Record excerpts ::
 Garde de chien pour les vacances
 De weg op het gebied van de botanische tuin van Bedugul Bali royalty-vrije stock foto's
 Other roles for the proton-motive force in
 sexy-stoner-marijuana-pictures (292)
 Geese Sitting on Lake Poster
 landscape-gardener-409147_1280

--

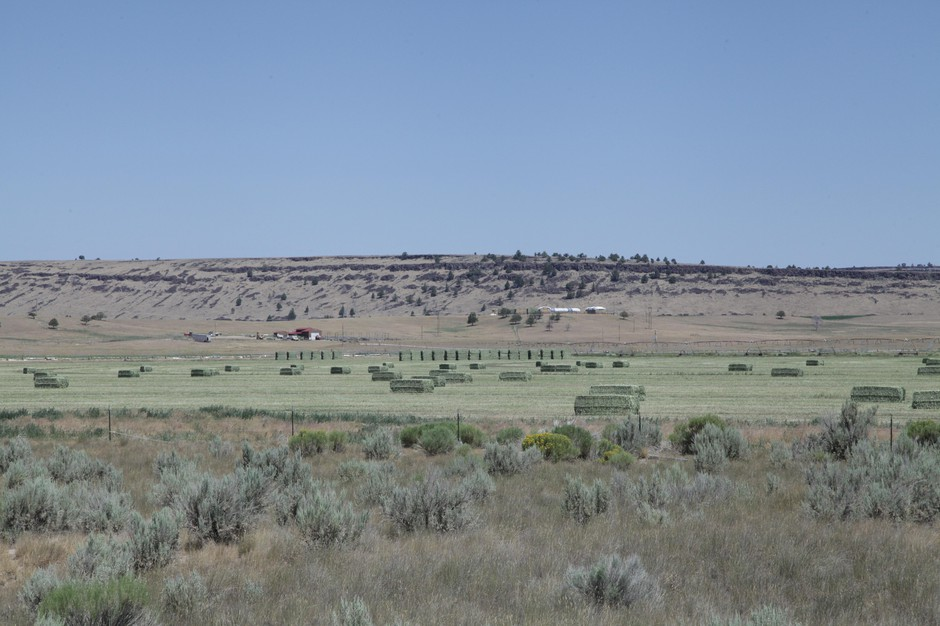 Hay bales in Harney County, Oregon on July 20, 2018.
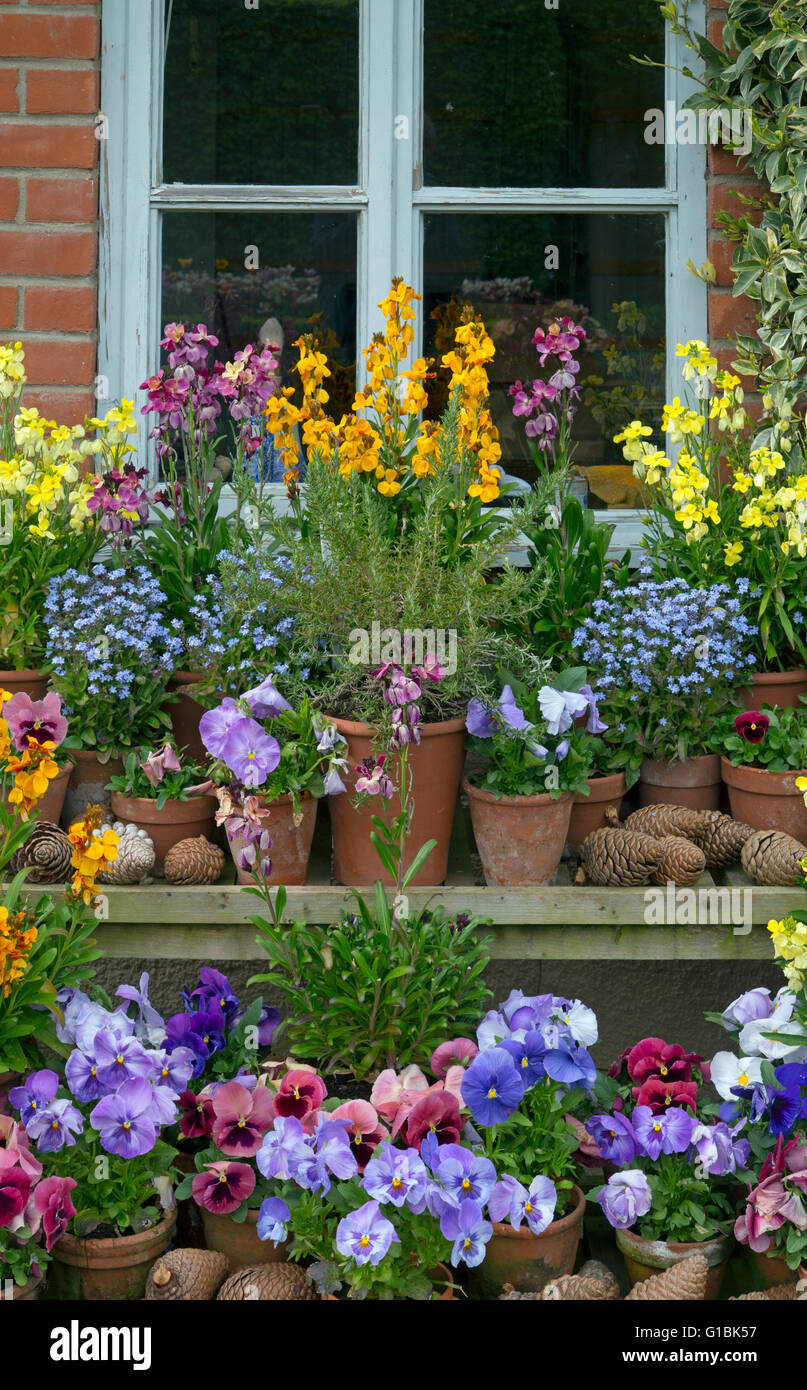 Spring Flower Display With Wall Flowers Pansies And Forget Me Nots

* * *

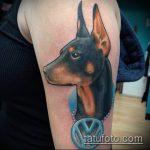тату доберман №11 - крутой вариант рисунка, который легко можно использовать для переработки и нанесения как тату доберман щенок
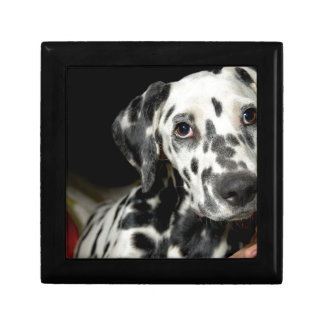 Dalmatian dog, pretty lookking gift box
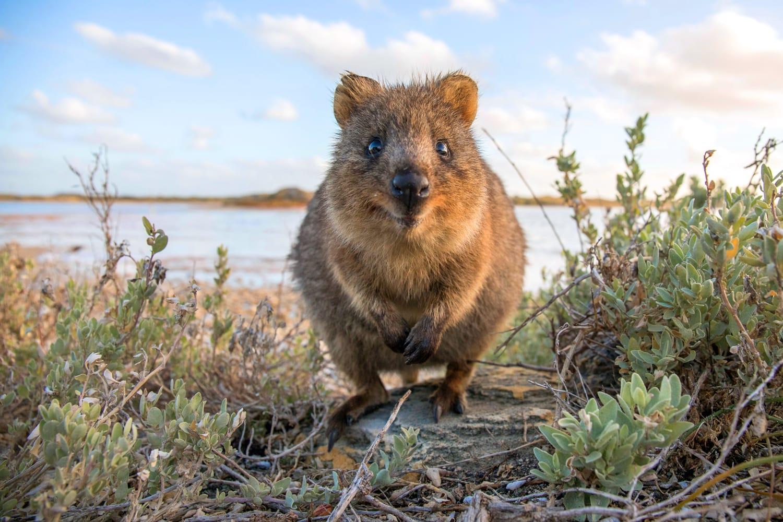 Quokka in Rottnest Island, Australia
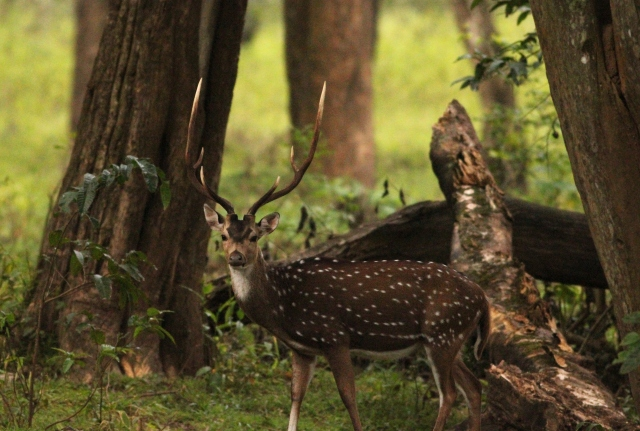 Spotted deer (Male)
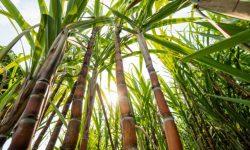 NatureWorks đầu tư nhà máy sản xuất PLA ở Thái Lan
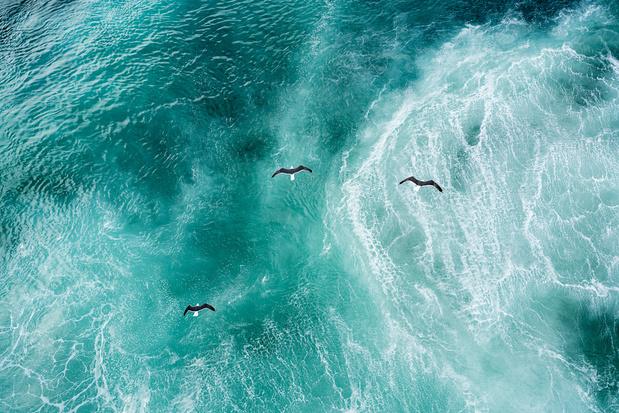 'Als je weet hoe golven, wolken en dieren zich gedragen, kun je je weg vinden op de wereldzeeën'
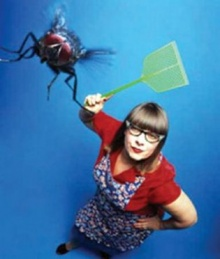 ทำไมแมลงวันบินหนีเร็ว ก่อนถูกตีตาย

Task details ::
Please give an exact copy of the lines above, beginning with the line containing "Geese Sitting on Lake Poster" and running through the line containing "landscape-gardener-409147_1280", and of no other lines.

Reply to the task ::
 Geese Sitting on Lake Poster
 landscape-gardener-409147_1280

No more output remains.